There would appear to be a section of self styled anarchists who have taken over from the authoritarian socialists, who in turn adopted it from the Christians, the equation of selfishness with cynical sensuality. These are the woolly-minded anarchists who think the egoist doesn’t give a damn for anyone else. They might be surprised to find Armand, who openly “recognizes as a motive nothing outside himself,” boasting that “our conception of comradeship raises itself like a lighthouse to remind the world that there are still persons capable of resisting the seductions and gross appetites of our philistine society.” Yet he shows quite clearly how self-interest leads to propaganda and the practice of mutual aid:
“Tending to live his own individual life at the risk of clashing intellectually, morally, and economically with his environment, the anarchist individualist tries to create in the same environment, by means of selection, individuals like himself are free from the prejudices and superstitions of authority, in order that the greatest possible number of men may actually live their own lives, uniting through personal affinities to practise their conceptions as far as possible. As individuals of his own “species” increase, so the power of environment over his own life diminishes.”
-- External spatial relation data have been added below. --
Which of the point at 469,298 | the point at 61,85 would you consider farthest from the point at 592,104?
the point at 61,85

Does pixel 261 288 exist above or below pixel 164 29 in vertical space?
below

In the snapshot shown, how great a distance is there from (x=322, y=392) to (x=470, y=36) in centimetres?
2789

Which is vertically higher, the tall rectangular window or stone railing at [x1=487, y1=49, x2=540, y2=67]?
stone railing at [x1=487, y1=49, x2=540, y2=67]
That “the egoist is more willing and eager than the humanist to give free reign to his aggressive impulses” is clearly shown to be a misunderstanding; and the question of how Armand’s anarchist would choose “given a clear choice between personal happiness and the happiness of others” is one which cannot arise. Were any man to “niggardly of heart,” so lacking in common sympathy as to be aware of such a choice, “he would feel himself incomplete,” and could not be an egoist. For the egoist must feel self-sufficient.
“This explains his plan for freeing his world of useless and avoidable suffering. He knows that this is possible when one prefers agreement to struggle, abstention to the unlatching of actions dictated by bitterness, animosity, or spite.”
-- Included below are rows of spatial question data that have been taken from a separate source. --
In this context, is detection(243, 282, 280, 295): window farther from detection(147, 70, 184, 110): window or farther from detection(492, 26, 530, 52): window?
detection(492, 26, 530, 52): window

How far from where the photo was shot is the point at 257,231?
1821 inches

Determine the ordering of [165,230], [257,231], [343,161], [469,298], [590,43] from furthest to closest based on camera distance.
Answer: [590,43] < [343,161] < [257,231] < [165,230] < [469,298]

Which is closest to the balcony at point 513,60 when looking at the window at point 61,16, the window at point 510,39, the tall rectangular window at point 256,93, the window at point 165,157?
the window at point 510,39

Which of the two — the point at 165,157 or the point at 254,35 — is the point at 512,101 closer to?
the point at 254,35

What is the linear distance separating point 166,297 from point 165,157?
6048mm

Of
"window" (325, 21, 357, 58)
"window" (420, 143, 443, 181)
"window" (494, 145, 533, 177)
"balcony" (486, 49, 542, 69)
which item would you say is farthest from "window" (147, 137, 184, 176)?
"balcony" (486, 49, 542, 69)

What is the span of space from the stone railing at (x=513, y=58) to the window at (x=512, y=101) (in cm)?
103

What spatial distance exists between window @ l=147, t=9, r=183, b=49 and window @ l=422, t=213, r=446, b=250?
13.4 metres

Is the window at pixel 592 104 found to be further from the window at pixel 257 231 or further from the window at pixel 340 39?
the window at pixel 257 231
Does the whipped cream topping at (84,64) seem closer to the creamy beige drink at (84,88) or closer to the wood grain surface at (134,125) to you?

Armand admits the existence of “armchair Nietzscheans or weekend Stirnerites” whose conception of egoism does not include a strict code of personal integrity, but he rejects them:
“The individualist as we know him abominates brutes, cretins, schemers, rogues, twisters, skunks, and so forth, no matter with what ideology they wish to conceal themselves.”
The integrity he wants, however, is strictly a matter of self-interest, quite different from submission to collective morality.
“The anarchist regulates his life not according to the law, like the legalists, nor according to a given collective mystique like the religious, the nationalists, or the socialists, but according to his own needs and personal aspirations. He is ready to make the concessions necessary to live with his comrades or his friends, but without making an obsession of these concessions….
“Instead of postponing individual happiness to the socialist or communist calends, he extols his present achievement of it by proclaiming the joy of living….
“The anarchists go forward, and by living for themselves, these egoists, they dig the furrow, they open the breach through which will pass the unique ones who will succeed them.”
 Anarchism and Individualism, three essays by É. Armand; published by S.E. Parker.